I watched a great documentary about the early years of Elvis Presley's career on NH Public TV a couple of nights ago. I'm from the wrong generation to have been starry eyed about Elvis (I was in the 4th grade when the Beatles hit the US, and John Lennon was the one I liked. Actually, I fantasized that the Beatles would be strolling through my neighborhood of Norwood in Warwick, RI, and hear me practicing the piano down in my basement and come pounding on the door to inquire who was making such terrific music. They would beg me to tour with them, and I would pack my bags right then and there. Piano was never my instrument - I think that I would have been better suited to play a fiddle, or something with a bow - and practicing even for just 30 minutes a day was sometimes pure torture. You can see the purpose of my fantasizing...)
Anyhow, Elvis was a little before my time. Funny, he was playing in Providence the day I got married (June 26, 1976), practically next door to the church. That's probably the closest I've ever been to him physically. So I've never given him much thought. Elvis's songs that were popular when I was a teen in the 70's always seemed so cheesy. In the Ghetto is about the only one I can remember, and by then of course he had turned bloated and sequinned. He seemed plain creepy.
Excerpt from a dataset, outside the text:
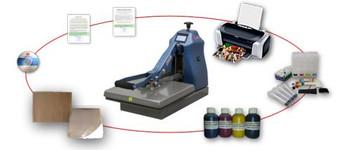 Printer and Heat Press Deal 2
In the documentary the other night there were many photographs of Elvis as a very young man - when he was 20 - 21. This was before he'd dyed his hair black (to look more like his idol, Tony Curtis!) before Hollywood, and before he became the cheeseburger addicted icon. I was struck mostly by the vulnerability and the feminine beauty in his face. I really wanted to get out my pastels and draw him. (I had this same impulse watching the great Bob Dylan documentary, seeing him as a young man, too. There is also a feminine quality in his young visage. Is this what the young girls [and some guys!] go crazy for? This almost 50/50 blend of male/female in the features? It's very interesting. I fell for that too, when I was a teen. My first love was very androgenous and quite beautiful).
My point in all this rambling is, I wonder if I could ever make a decent portrait from a photograph? When I make portraits, it is key that people sit for me. I need to see them move, and see how they hold themselves, and see what their face looks like when they speak, etc, etc. I can usually tell when someone works from a photo - the grimacing smile is always a tip off. But then there are artists like Chuck Close and Elizabeth Peyton. Francis Bacon worked from photographs. I suppose I can only try it and see what happens. Elvis has triggered this urge - is painting on velvet next?